The type and severity of ethanol-induced alterations following prenatal ethanol exposure is strongly impacted by genetics. However, the role of genetics is complicated by the fact that both the mother and fetus have unique genotypes. The role of genetics could be an even bigger consideration in the evaluation of treatments, since the metabolism of any therapeutic is completely regulated by the mother in early development. This proposal will test the following hypotheses: 1) the genotype of the mother has a significant role in determining the level of ethanol-induced cell death in the developing brain as well as in the efficacy of choline treatment in modulating ethanol-induced cell death and 2) the epigenome of the embryo has an important role in modulating genetic differences in susceptibility to the effects of ethanol exposure. We have been examining the BXD panel of mice, generated by crossing C57BL/6J (B6) and DBA/2J (D2) strains, and show differential sensitivity following equivalent ethanol exposure thereby facilitating the testing of these hypotheses.

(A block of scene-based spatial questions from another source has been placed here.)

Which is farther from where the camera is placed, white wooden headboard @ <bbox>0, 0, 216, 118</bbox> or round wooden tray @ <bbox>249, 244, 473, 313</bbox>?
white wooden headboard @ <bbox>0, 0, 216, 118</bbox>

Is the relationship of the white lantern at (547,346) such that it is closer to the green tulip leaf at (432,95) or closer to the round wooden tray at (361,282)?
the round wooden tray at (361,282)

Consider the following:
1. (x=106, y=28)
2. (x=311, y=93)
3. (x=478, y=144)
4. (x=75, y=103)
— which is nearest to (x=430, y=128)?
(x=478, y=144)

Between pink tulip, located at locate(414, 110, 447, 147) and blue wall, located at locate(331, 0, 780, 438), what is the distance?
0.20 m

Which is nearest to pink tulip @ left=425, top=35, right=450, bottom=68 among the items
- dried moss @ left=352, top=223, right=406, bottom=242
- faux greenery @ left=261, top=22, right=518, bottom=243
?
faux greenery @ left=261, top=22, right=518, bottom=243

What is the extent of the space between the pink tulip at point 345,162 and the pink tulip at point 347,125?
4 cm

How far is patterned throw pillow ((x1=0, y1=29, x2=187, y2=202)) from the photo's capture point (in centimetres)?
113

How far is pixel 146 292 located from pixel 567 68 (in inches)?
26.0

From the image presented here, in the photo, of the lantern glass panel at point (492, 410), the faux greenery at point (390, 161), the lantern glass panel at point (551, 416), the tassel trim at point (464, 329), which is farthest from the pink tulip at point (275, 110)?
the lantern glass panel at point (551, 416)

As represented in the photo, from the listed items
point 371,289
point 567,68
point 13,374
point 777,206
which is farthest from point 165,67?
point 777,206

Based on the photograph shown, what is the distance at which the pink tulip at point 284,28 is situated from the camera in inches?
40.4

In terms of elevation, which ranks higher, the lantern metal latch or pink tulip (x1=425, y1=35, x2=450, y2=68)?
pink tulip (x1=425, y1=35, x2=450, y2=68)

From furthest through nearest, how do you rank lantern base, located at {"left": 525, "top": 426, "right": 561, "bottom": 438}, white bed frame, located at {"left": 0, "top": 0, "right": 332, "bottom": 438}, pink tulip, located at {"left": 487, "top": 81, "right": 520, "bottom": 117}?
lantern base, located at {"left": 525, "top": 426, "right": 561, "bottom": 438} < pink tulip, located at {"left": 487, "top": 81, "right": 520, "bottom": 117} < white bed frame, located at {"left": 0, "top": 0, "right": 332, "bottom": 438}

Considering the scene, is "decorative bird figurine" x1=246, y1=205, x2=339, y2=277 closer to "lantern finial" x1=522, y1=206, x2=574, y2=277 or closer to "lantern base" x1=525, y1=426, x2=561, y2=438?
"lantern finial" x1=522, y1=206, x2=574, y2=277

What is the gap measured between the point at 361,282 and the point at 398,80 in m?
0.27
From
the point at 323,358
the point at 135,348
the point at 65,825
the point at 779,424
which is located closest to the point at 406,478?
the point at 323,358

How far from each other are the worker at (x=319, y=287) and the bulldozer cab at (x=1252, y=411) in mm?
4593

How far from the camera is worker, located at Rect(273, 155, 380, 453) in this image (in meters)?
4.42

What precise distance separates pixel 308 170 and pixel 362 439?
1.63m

Specific Aim 1 will test the hypothesis that the maternal genotype influences the level of ethanol-induced cell death in the developing neural tube. Two complementary approaches, reciprocal crosses and embryo transplants, will be used. Embryos will be exposed to ethanol on embryonic day 9 and collected 7 hours after the initial ethanol exposure. Cell death will be quantified from TUNEL and activated caspase-3 labeled sections in the developing telencephalon and brain stem. If, in both approaches, the level of cell death is altered depending upon the genotype of the mother, it will show that the maternal genotype is an important mediator.
Specific Aim 2 will test the hypothesis that there are genetic differences in the dam that contribute to the efficacy of choline in mitigating ethanol's effects on cell death. B6 and BXD strains that show high levels of cell death following ethanol exposure will be tested with different doses of choline to find the lowest dose that is efficacious in ameliorating ethanol's effects. If the dose differs significantly acros the strains it will demonstrate that genotype is critical. In contrast, if choline's effects are equivalent across strains, it will suggest that genotype is unimportant and that choline should be equally beneficial in all FASD children and that once a relevant dose is found within the human population, it will likely be equally effective across a wide sector of the population. Specific Ai 3 will test the hypotheses that epigenetic changes induced by ethanol exposure differ based on genotype, as well as maternal environment, thus contributing to genetic variability in susceptibility to ethanol- induced neurotoxicity. Global methylation will be examined in the telencephalon using reduced representation bisulfite sequencing and bisulfite pyrosequencing and be compared to changes in gene expression. Information from this proposal will be important for determining 1) which genome to examine to identify children most at risk for specific types of ethanol-induced neuroteratological effects and 2) whether genotype needs to be considered in implementing choline as a therapeutic for ethanol-induced brain damage.
While the genetics of the individual has been shown to be important in mediating the type and severity of ethanol's effects in the developing embryo, this issue is complicated by the fact that both the mother and fetus have unique genotypes, and each genotype could be important in the life or death of neurons. This proposal will separate the effects of the maternal and fetal genotypes in mediating ethanol-induced cell death in the developing nervous system as well as in the efficacy of choline as a therapeutic treatment. This proposal will also evaluate the role that epigenetics plays in the process of strain-specific differences in ethanol sensitivity.